While you can derive it from the Kubo formula, I don't think that there is a general rule. While you know how the operators and the variables will transform, you don't know in the general case how the Hamiltonian will transform. The behavior of the states and of the density matrix under time-reversal symmetry is model-specific. For example, is there a magnetic field in the setup like in the QHE? or is the setup time-reversal symmetric like in the QSHE?
Once you know how the Hamiltonian, and following that the states and the density matrix will response to time-reversal operation, you can get an expression for the behavior of the Hall conductivity.

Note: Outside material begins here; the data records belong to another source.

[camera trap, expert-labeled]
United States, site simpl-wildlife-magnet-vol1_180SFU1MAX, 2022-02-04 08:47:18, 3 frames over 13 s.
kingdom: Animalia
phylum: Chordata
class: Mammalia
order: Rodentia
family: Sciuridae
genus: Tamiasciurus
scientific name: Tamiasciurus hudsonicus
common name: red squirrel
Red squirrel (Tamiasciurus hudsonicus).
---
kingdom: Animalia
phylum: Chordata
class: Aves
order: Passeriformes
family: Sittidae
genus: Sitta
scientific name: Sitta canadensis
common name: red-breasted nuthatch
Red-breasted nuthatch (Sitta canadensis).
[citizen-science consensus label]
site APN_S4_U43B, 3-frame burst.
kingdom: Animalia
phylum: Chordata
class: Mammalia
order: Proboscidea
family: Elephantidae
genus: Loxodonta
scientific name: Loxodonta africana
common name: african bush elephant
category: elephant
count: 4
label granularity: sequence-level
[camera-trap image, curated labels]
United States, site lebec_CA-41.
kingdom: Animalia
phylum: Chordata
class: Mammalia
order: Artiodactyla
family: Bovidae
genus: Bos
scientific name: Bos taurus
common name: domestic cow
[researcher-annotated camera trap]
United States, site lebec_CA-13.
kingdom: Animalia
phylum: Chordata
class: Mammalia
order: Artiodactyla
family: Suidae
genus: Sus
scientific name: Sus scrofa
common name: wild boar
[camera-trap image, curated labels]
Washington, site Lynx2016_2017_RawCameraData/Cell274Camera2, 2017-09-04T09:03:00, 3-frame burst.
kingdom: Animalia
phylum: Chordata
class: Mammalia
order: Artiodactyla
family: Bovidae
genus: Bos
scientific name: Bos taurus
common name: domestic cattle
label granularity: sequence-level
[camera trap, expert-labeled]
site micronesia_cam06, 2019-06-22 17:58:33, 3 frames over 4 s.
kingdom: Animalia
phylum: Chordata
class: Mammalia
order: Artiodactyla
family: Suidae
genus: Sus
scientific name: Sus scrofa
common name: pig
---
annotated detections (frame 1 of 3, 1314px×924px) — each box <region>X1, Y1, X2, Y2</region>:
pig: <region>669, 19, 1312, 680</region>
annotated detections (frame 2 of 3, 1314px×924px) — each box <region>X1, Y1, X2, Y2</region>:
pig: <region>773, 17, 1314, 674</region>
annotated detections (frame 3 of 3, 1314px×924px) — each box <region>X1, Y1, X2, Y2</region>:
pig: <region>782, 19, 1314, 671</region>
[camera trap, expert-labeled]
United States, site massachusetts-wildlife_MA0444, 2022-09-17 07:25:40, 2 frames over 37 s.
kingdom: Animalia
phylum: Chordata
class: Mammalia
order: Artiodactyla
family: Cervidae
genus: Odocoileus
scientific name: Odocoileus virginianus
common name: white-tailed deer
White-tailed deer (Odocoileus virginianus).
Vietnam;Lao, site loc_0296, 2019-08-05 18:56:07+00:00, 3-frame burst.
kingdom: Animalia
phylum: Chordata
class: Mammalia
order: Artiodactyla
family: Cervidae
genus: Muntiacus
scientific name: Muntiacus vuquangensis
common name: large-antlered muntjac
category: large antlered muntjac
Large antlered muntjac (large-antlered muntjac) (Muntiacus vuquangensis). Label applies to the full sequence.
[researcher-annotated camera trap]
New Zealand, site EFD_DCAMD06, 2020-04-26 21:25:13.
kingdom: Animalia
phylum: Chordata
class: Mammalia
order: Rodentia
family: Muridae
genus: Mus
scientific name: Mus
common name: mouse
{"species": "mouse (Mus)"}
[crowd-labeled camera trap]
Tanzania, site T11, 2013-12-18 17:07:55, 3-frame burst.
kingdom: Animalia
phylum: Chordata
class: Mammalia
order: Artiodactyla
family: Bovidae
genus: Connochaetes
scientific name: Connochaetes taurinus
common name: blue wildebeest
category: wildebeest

edit following discussion in comments:
The expectation value is taken with respect to the density matrix $\rho = \exp(-\beta H)$, so under TR
$$ \langle \hat{O} \rangle \to \rm{Tr} \left( T e^{-\beta H} \hat{O} T^{-1} \right)$$ and one has to know how $H$ is transformed. While it is true that when studying $\langle \psi | \hat{O} | \psi \rangle$ you can transform just the operator, once you take the thermal averaging you must enter into particulars of the setup itself. Even when you study the zero temperature limit, and then take the expectation value of the operator at the ground state, you should know that the ground state itself is the same for $H$ and $THT^{-1}$, as these two Hamiltonians might have different ground states.